Selected extract:
○ ○ ○ ○ ○ ○ ○
Retirement

How different generations approach philanthropy


Each generation grows up in its own context. And that context influences everything about people: their views on social norms, the way they communicate—and even how they practice philanthropy.

That’s crucial to understanding how to work on your family’s philanthropic initiatives with several generations at once.

Four generations, many interests

Your family’s philanthropic efforts may span four generations, each with its own unique world view:

  • The silent generation, born between the mid-1920s and the mid-1940s
  • Baby boomers, born between the mid-1940s and the mid-1960s
  • Generation X, born between the mid-1960s and the early 1980s
  • Millennials, born between the early 1980s and the early 2000s

The “silent generation” and “baby boomers,” having grown up during wartime, are likely to support veterans’ issues. “Silents” also give more to religious organizations than later generations. The decline in religious giving among younger generations corresponds to a decline in individuals’ interest in organized religion, according to Sobel & Co.’s Generational Differences in Philanthropic Giving.

Both “gen Xers” and millennials grew up with revolutionary technology, connecting them to worlds beyond their own. These generations are likely to support international causes and human rights, and have a greater appreciation than their elders for progressive social issues, such as LGBTQ rights and gender and racial equality. Millennials are also the largest and most diverse generation of the four.

Different definitions of success

Different generations may have different reasons to give—and different criteria for success.

Millennials see philanthropy as a way to express their identities. Their top reason for giving is to “support a mission or cause that I believe in and that fits with my personal values,” according to NEXUS, a global network of young philanthropists and social entrepreneurs.
○ ○ ○ ○ ○ ○ ○
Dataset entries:

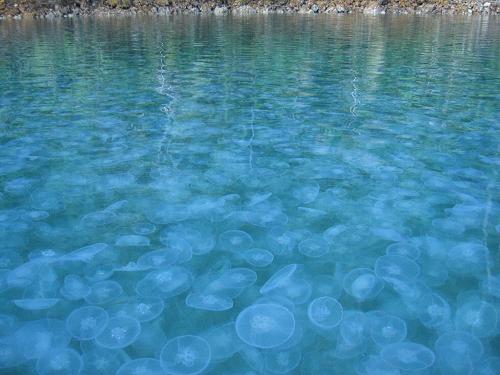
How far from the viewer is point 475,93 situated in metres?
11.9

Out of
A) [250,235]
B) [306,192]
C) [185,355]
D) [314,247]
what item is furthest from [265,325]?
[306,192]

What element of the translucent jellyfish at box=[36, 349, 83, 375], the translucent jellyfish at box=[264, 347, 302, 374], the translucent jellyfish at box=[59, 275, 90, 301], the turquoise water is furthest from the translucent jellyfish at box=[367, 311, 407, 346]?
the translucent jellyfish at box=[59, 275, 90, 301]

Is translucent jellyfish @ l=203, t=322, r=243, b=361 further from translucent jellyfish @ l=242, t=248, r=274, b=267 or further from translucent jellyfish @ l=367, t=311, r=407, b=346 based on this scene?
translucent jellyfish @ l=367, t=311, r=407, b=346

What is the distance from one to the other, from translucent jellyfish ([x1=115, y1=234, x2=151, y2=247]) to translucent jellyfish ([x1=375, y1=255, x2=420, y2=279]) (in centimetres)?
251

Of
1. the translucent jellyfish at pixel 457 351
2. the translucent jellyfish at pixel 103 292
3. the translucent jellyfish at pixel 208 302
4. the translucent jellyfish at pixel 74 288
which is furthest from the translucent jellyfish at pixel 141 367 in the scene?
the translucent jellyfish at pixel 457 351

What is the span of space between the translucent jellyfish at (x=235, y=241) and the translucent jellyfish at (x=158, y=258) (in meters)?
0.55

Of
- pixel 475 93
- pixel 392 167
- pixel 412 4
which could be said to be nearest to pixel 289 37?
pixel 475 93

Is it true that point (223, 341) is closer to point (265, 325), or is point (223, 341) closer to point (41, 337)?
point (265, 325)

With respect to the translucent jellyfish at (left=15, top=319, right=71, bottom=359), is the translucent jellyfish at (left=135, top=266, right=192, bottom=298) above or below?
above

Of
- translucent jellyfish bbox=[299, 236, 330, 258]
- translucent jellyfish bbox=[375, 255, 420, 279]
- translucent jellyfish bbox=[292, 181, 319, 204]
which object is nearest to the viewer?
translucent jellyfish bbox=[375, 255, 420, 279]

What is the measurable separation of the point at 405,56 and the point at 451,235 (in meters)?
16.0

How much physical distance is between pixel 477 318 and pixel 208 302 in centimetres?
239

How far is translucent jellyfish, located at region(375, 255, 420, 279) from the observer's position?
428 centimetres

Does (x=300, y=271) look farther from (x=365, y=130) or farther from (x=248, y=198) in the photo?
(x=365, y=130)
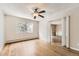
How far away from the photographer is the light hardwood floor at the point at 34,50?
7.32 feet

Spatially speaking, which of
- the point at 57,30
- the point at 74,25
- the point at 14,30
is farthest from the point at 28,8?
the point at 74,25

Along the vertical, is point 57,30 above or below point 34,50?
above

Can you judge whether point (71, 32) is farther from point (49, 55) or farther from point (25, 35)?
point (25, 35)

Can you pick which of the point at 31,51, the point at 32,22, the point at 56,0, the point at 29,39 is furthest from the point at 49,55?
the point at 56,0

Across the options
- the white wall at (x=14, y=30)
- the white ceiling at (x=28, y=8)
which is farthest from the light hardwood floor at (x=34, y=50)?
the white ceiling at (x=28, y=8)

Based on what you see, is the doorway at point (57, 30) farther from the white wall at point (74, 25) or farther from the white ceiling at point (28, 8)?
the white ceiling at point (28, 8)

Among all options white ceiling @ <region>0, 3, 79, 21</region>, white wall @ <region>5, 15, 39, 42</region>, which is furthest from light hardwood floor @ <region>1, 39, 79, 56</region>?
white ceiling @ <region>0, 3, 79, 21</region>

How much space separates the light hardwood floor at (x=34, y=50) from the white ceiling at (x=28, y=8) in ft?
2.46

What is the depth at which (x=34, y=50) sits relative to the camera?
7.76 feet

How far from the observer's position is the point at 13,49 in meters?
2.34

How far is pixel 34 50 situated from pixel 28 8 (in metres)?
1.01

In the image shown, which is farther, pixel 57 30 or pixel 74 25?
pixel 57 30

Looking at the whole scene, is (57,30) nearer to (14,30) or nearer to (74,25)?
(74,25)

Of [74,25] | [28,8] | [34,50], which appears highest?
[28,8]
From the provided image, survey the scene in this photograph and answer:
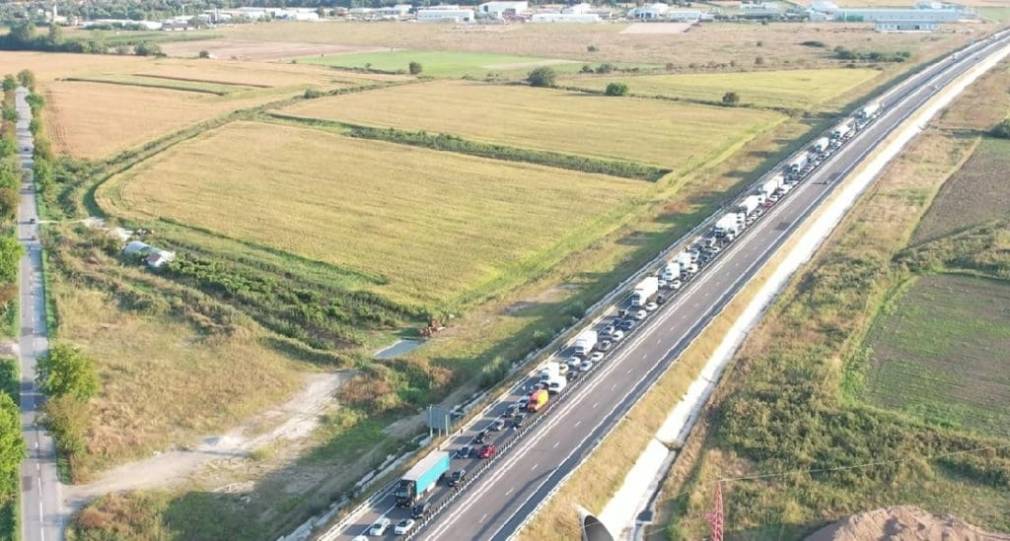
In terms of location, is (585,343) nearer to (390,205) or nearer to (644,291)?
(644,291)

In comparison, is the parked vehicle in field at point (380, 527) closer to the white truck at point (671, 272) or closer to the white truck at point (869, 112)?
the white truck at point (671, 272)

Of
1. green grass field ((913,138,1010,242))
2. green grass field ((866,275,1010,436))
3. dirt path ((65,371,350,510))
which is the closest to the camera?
○ ○ ○ ○ ○ ○ ○
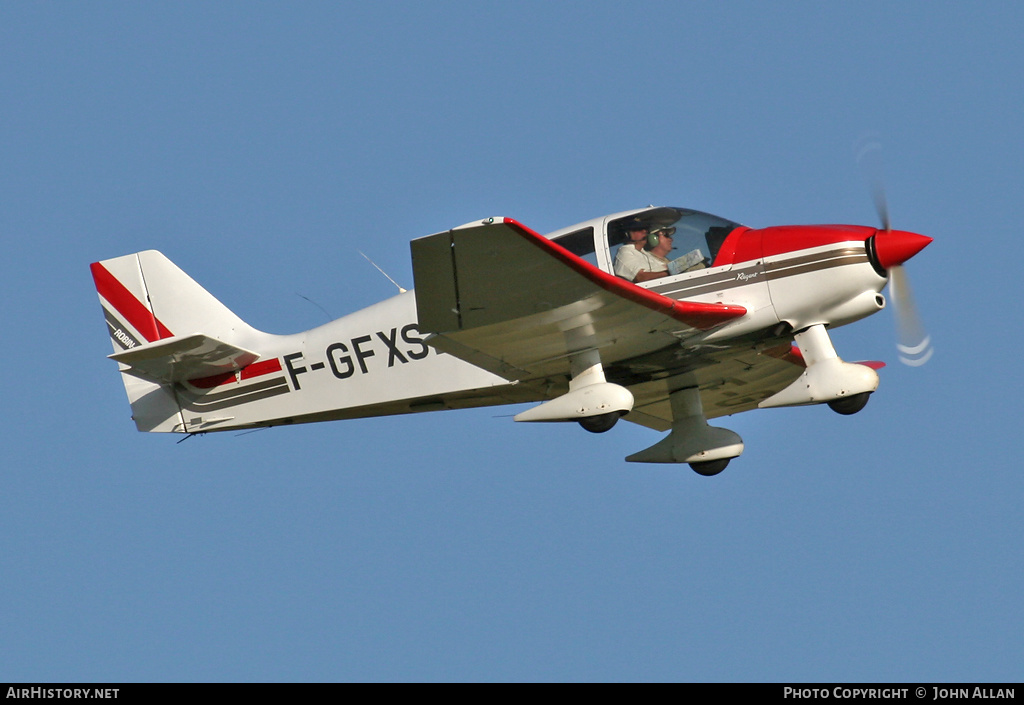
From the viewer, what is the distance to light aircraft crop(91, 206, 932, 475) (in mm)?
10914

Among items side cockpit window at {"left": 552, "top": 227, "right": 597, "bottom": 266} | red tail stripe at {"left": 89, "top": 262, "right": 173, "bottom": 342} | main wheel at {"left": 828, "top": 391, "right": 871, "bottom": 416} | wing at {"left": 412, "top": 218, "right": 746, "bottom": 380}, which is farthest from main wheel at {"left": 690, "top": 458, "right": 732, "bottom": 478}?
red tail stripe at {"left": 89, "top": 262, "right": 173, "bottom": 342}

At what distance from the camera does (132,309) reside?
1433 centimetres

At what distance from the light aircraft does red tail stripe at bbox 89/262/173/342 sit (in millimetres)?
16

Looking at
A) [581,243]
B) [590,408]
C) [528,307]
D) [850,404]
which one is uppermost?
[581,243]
○ ○ ○ ○ ○ ○ ○
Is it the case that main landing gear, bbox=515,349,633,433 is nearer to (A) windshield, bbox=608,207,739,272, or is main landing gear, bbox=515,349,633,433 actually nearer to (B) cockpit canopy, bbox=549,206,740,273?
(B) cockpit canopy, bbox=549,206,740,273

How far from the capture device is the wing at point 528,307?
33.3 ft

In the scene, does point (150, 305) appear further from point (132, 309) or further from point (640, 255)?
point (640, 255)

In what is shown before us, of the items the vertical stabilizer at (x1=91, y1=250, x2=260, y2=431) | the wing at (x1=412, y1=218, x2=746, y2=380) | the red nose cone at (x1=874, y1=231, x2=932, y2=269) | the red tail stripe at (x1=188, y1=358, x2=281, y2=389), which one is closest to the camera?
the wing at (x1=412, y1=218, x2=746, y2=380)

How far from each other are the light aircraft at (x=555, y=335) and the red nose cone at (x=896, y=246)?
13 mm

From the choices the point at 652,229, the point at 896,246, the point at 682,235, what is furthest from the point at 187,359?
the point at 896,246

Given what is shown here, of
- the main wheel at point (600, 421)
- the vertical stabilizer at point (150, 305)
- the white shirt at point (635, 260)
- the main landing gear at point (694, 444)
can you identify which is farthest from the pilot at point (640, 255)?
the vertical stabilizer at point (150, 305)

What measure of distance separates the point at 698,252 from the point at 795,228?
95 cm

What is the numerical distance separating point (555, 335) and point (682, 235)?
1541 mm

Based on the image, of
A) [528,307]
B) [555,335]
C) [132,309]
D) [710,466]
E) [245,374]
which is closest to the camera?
○ ○ ○ ○ ○ ○ ○
What you need to do:
1) In the article on how generations approach philanthropy, which of the four generations is described as the largest and most diverse?
2) From the article on how generations approach philanthropy, extract the passage from "How different generations" up to and including "they practice philanthropy.".

Results of the exercise:
1) Millennials

2)
How different generations approach philanthropy


Each generation grows up in its own context. And that context influences everything about people: their views on social norms, the way they communicate—and even how they practice philanthropy.